Titel: Hess' Batterieform.
Autor: Hess, Jos. Jul.
Fundstelle: 1878, Band 230 (S. 326–327)
URL: http://dingler.culture.hu-berlin.de/article/pj230/ar230077

Verbesserte Batterieform von Jos. Jul. Heſs in Wien.

Mit Abbildungen auf Tafel 28.

Die mannigfachen bisherigen Anordnungen von Elementen zu Batterien erscheinen auf den ersten Blick recht einfach, und obwohl |327| das Zusammensetzen und Verbinden ziemlich rasch vorgenommen werden kann, so wird bei zahlreichen Batterien das Auseinandernehmen insbesondere bei Verwendung von Salpetersäure sehr unangenehm, zuweilen leider auch so schädlich, daſs Verluste von Menschenleben nicht ganz selten sind. Diesen Uebelstand möglichst zu vermeiden, war seit Jahren mein Bestreben, und glaube ich, dem Fachpublicum etwas Brauchbares und Zweckentsprechendes in folgenden drei Constructionsformen von Batterien zu bieten. Der Vortheil besteht darin, daſs durch meinen einfachen Apparat 2 bis 40 Elemente auf einmal in oder auſser Wirkung gesetzt werden können, die Kraft nur in der erforderlichen Zeit vollständig benutzt werden kann und bei längeren Pausen (bei Chromsäure bis 14 Tage lang möglich, ohne an den Säure enthaltenden Theil zu rühren) keinerlei Verbrauch nöthig wird, da man alle Plattenpaare momentan heraufschrauben kann. Die Schraube bieget den Vortheil, groſse Lasten mit Leichtigkeit bewegen zu können, und daſs sie nicht abreiſst wie die verdorrten Saiten bei den altmodischen Smee'schen Hebevorrichtungen, welche oft lästige Zerstörungen an der Batterie herbeiführten.

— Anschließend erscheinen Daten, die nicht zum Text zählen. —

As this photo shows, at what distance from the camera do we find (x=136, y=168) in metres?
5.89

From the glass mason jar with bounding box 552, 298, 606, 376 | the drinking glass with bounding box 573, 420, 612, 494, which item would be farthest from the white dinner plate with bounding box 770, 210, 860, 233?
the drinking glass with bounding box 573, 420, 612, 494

Fig. 9 und 10 Taf. 28 zeigt die Form meiner einfachen verbesserten Hebevorrichtung, sowohl in Vorder- als Seitenansicht. Die Platten von Kohle und Zink hängen an eigenen Klemmen in einem bequem zu hantirenden, kammartig ausgeschnittenen Bret, lassen sich äuſserst leicht wegnehmen oder einhängen, sowie beliebig mit einander verbinden, oder in Ausnahmsfällen mit einem Pachytrop vereinen.

In Fig. 11 und 12 Taf. 28 ist eine ältere, besonders für groſse Platten praktisch erprobte Handhebevorrichtung skizzirt, wobei ich auf die Beweglichkeit der Theile aufmerksam mache. Gegenwärtig ist diese Anordnung auch durch die Schraube verbessert. Die dickeren mittleren Platten bedeuten platinirte Kohlen, durch welche oben zwei Hartgummistäbchen festgesteckt sind, wodurch die richtige Stellung der Platte und auch deren isolirendes Auflager erzielt wird.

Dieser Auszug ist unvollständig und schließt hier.